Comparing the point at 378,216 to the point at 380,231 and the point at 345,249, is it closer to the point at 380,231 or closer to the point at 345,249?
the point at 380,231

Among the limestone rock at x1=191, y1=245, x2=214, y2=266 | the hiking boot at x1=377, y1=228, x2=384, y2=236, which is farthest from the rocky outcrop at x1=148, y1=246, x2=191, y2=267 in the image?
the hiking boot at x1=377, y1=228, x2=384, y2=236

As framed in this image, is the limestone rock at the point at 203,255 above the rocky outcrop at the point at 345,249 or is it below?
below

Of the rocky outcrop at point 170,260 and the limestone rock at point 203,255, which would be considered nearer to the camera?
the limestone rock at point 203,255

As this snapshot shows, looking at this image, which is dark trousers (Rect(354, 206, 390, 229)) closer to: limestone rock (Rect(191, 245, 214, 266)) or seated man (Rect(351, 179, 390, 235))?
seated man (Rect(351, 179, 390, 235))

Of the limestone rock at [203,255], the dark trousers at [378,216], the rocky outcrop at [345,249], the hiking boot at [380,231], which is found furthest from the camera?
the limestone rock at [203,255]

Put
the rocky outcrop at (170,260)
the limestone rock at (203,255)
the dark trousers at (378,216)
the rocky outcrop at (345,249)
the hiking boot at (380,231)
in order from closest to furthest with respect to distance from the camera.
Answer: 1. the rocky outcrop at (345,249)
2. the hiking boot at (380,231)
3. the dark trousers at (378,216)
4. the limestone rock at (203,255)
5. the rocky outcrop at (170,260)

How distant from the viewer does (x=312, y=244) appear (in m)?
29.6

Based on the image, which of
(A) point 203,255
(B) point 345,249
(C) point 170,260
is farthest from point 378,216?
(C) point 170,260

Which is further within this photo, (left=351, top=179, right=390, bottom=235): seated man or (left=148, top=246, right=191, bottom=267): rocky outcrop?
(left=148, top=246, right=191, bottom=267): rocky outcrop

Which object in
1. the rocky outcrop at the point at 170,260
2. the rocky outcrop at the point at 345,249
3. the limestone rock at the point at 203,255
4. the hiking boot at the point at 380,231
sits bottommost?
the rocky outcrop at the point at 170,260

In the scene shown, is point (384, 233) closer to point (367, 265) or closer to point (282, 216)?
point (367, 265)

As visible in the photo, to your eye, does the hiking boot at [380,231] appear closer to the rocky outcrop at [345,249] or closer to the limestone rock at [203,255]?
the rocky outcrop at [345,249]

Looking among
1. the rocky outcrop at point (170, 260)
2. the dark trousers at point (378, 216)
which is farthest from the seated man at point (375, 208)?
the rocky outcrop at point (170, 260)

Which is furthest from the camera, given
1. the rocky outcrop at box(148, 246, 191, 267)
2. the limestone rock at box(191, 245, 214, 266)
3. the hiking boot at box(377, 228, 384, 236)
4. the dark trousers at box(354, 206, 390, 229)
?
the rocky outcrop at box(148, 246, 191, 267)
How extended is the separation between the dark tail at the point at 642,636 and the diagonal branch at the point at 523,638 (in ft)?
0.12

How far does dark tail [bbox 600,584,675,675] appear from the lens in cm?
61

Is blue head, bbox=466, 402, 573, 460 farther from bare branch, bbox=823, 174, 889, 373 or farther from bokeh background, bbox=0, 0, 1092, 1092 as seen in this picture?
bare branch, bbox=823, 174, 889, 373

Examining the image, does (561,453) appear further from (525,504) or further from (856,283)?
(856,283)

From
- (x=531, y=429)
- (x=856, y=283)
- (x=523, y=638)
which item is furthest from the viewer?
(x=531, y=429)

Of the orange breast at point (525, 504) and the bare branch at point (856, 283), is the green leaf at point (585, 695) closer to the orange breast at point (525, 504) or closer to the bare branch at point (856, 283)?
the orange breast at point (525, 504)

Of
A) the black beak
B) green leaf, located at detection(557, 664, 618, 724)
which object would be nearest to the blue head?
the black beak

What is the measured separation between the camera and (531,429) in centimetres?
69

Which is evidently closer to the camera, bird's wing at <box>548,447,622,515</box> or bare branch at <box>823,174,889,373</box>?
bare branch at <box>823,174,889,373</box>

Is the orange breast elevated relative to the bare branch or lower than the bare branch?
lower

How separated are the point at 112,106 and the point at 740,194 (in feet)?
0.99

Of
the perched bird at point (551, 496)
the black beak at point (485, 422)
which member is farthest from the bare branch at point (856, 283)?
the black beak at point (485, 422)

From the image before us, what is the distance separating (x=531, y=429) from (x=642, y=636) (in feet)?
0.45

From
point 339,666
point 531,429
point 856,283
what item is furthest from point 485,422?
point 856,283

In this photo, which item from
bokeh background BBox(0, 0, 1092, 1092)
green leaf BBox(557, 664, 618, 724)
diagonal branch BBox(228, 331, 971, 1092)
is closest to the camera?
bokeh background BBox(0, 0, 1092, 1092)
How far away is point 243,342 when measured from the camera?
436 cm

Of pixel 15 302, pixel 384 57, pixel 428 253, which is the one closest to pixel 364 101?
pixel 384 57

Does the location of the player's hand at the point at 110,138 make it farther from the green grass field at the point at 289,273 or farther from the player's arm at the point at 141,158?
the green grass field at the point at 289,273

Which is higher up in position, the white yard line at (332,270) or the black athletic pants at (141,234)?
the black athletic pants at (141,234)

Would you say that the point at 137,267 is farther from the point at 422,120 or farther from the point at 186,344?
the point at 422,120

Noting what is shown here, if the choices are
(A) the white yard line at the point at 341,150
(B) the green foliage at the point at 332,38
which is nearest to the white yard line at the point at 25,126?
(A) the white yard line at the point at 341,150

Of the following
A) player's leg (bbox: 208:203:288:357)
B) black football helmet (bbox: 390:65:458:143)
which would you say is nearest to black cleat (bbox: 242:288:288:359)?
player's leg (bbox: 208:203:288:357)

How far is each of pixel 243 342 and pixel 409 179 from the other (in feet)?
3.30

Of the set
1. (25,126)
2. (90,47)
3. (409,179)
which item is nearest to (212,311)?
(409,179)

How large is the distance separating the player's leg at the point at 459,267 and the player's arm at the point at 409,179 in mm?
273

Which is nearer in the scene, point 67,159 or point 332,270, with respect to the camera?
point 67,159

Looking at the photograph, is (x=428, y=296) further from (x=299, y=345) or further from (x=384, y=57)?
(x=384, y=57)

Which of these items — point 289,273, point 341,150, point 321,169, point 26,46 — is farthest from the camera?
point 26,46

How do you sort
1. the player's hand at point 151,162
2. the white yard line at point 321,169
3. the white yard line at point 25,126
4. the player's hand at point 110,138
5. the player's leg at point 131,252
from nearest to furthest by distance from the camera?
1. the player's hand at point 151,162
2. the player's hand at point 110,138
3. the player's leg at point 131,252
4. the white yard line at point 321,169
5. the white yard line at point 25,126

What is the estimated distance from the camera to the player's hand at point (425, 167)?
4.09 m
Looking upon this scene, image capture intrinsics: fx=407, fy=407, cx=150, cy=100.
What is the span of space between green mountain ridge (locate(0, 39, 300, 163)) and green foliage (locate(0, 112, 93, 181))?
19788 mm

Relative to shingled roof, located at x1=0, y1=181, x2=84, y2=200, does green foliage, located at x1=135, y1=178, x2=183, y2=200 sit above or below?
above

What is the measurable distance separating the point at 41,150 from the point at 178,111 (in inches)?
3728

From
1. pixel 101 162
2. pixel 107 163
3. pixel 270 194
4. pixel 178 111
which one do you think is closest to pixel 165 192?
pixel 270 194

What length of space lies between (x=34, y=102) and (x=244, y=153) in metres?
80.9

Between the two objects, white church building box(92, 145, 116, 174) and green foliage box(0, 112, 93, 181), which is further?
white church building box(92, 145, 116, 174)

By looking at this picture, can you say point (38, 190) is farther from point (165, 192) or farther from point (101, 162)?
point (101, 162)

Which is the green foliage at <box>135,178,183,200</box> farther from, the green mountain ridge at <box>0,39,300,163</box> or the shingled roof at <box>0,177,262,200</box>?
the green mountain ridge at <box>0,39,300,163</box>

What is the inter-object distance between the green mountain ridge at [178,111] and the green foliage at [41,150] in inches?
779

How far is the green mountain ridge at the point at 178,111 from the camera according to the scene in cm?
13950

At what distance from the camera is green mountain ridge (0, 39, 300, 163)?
====================
Gather every line of the listing above that contains the word "left" and copy each such line in full.

§ **Output of the task**:
Which is further within this photo, (left=351, top=179, right=390, bottom=235): seated man or (left=148, top=246, right=191, bottom=267): rocky outcrop?
(left=148, top=246, right=191, bottom=267): rocky outcrop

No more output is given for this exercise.